To specify the column types in your dataset, create a JSON file named schema.json. We recommend using cleanlab dataset schema generate to generate an initial schema and editing from there.

Your schema file should be formatted as follows:

{
  "metadata": {
    "id_column": "tweet_id",
    "modality": "text",
    "name": "Tweets.csv"
  },
  "fields": {
    "tweet_id": {
      "data_type": "string",
      "feature_type": "identifier"
    },
    "sentiment": {
      "data_type": "string",
      "feature_type": "categorical"
    },
    "sentiment_confidence": {
      "data_type": "float",
      "feature_type": "numeric"
    },
    "retweet_count": {
      "data_type": "integer",
      "feature_type": "numeric"
    },
    "text": {
      "data_type": "string",
      "feature_type": "text"
    },
    "tweet_created": {
      "data_type": "boolean",
      "feature_type": "boolean"
    },
    "tweet_created": {
      "data_type": "string",
      "feature_type": "datetime"
    },
  },
  "version": "0.1.12"
}

This is the schema of a hypothetical dataset Tweets.csv that contains tweets, where the column tweet_id contains a unique identifier for each record. Each column in the dataset is specified under fields with its data type and feature type.

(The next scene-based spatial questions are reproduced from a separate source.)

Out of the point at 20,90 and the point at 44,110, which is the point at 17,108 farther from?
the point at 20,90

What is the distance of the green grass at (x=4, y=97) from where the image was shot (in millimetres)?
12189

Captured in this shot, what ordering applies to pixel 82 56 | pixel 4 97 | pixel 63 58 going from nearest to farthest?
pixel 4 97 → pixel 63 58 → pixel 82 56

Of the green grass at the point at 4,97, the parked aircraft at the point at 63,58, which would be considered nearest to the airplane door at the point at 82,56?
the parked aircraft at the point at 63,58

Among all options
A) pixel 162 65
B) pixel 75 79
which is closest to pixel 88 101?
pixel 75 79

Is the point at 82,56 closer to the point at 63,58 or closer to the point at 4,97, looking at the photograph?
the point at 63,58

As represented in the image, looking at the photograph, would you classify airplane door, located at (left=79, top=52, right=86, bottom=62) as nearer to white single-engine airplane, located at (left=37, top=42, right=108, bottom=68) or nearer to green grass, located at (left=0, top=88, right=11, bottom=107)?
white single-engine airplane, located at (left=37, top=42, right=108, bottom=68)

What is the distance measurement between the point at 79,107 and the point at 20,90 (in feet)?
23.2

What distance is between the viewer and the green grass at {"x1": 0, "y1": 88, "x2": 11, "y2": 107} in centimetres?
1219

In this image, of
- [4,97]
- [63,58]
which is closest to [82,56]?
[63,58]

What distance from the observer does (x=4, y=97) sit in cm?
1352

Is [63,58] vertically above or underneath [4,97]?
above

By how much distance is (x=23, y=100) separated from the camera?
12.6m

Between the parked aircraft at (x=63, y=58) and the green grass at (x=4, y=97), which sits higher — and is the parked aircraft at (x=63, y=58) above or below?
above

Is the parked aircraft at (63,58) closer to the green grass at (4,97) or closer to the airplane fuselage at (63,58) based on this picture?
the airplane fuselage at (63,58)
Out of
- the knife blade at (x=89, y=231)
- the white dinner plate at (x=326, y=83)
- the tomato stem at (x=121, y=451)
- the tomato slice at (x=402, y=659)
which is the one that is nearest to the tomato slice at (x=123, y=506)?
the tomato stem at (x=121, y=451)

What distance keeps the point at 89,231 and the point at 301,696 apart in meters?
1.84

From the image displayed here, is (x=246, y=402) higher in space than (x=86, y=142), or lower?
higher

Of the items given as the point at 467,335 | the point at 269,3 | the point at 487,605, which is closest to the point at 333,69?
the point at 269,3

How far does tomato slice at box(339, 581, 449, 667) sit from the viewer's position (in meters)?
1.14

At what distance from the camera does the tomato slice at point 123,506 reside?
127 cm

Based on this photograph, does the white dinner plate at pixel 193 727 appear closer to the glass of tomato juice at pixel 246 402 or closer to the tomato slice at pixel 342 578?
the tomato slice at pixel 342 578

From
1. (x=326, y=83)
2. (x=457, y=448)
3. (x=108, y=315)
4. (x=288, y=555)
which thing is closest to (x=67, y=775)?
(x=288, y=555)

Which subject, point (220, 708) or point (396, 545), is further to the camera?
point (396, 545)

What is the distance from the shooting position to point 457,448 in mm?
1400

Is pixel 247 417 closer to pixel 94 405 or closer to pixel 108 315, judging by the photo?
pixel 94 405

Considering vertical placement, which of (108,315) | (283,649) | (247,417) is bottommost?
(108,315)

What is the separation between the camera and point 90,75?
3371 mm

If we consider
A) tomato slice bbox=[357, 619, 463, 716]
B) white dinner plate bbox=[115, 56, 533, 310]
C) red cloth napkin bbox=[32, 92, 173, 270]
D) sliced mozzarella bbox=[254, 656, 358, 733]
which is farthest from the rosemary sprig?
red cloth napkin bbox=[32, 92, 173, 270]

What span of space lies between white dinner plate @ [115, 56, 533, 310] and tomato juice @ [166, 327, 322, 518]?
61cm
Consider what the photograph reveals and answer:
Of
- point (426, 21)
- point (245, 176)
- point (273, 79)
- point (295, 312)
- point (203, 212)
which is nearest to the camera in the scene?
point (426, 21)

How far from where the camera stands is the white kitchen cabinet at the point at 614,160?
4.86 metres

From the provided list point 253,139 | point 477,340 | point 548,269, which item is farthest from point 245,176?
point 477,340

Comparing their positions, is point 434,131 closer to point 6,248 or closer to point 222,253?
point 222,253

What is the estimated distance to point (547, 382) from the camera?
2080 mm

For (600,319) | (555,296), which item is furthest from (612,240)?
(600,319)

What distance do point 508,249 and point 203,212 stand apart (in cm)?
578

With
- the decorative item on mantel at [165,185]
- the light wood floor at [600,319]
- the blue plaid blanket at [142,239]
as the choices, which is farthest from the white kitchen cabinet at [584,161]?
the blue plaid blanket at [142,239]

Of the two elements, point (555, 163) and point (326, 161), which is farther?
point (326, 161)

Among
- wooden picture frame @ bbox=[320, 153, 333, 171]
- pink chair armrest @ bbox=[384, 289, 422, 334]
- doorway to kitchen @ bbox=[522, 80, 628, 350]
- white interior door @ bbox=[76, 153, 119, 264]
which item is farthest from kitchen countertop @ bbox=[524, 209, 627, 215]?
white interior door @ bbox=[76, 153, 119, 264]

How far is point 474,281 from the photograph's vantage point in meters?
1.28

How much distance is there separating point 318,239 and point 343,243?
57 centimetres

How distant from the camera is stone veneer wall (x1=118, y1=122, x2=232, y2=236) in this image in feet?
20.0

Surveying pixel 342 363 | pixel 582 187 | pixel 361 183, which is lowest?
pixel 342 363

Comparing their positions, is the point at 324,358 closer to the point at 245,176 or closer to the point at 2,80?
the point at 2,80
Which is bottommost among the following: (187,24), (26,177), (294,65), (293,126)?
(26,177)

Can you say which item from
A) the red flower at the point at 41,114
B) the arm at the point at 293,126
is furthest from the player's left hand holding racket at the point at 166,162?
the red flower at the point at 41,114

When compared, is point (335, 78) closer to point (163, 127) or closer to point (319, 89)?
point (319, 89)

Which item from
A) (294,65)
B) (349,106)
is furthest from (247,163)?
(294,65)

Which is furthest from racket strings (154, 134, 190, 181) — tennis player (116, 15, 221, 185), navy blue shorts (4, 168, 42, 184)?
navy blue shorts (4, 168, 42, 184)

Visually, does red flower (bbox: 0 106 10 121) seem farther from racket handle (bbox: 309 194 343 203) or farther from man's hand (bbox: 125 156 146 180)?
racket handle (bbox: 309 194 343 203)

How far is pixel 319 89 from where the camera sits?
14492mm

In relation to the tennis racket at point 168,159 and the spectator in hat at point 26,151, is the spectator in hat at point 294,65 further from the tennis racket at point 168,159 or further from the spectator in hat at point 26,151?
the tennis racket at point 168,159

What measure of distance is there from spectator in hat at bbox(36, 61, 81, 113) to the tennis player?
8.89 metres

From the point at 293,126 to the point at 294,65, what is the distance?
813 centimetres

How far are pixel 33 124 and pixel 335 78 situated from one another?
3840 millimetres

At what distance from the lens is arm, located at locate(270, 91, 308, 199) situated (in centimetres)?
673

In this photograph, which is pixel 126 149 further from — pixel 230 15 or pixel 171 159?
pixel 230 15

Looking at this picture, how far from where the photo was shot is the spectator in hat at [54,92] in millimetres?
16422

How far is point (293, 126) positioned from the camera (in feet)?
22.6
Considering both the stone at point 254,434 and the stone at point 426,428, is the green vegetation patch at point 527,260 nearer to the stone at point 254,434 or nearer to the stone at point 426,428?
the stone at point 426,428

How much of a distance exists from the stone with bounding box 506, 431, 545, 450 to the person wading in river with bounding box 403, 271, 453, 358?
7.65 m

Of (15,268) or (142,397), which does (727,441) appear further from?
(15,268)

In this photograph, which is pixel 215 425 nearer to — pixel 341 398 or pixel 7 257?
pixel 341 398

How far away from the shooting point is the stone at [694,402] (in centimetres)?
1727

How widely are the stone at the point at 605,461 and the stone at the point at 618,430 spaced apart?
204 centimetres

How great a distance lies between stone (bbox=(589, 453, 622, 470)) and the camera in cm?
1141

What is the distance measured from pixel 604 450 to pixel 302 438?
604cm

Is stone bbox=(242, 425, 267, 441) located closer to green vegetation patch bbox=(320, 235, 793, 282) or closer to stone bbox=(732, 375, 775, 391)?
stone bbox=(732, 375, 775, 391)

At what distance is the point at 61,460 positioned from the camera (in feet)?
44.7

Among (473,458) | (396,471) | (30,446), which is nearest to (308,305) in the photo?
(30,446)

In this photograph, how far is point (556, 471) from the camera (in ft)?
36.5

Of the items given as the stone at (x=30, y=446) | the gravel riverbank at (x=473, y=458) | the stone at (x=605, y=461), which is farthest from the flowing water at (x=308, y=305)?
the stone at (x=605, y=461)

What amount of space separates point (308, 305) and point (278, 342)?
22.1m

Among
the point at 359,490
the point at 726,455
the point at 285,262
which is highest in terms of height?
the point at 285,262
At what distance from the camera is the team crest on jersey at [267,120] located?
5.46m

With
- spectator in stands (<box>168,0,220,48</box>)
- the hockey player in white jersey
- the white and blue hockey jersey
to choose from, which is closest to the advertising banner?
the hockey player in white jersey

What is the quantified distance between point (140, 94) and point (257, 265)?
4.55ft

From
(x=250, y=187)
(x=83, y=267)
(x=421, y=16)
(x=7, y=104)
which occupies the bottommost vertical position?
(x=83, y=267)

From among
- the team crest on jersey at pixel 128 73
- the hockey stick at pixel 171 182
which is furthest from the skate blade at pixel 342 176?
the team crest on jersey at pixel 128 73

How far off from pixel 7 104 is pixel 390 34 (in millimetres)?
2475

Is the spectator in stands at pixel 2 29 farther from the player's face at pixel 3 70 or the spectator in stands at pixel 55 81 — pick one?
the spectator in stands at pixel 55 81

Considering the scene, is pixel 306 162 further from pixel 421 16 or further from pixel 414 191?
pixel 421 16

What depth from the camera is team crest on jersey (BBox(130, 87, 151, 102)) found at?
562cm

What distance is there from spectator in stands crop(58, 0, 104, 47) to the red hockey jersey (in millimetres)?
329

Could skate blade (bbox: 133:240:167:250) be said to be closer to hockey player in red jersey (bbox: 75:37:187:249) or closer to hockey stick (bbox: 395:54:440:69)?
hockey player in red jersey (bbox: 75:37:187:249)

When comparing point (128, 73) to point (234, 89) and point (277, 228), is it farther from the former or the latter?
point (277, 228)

Data types and Feature types

Data type refers to the type of the field's values: string, integer, float, or boolean.

Note that the integer type is strict, meaning floats will be rejected. In contrast, the float type is lenient, meaning integers are accepted. Users should select the float type if the field may include float values. Note too that integers can have categorical and identifier feature types, whereas floats cannot.

For booleans, the list of accepted values are: true/false, t/f, yes/no, and 1/0.

Feature type refers to the secondary type of the field, relating to how it is used in a machine learning model, such as whether it is:

  • a categorical value
  • a numeric value
  • a datetime value
  • a boolean value
  • text
  • an identifier — a string / integer that identifies some entity

Some feature types can only correspond to specific data types. The list of possible feature types for each data type is shown below

Data type Feature type
string text, categorical, datetime, identifier
integer categorical, datetime, identifier, numeric
float datetime, numeric
boolean boolean

The datetime type should be used for datetime strings, e.g. "2015-02-24 11:35:52 -0800", and Unix timestamps (which will be integers or floats). Datetime values must be parsable by pandas.to_datetime().

version indicates the version of the Cleanlab CLI package version used to generate the schema. The current Cleanlab schema version is 0.1.14.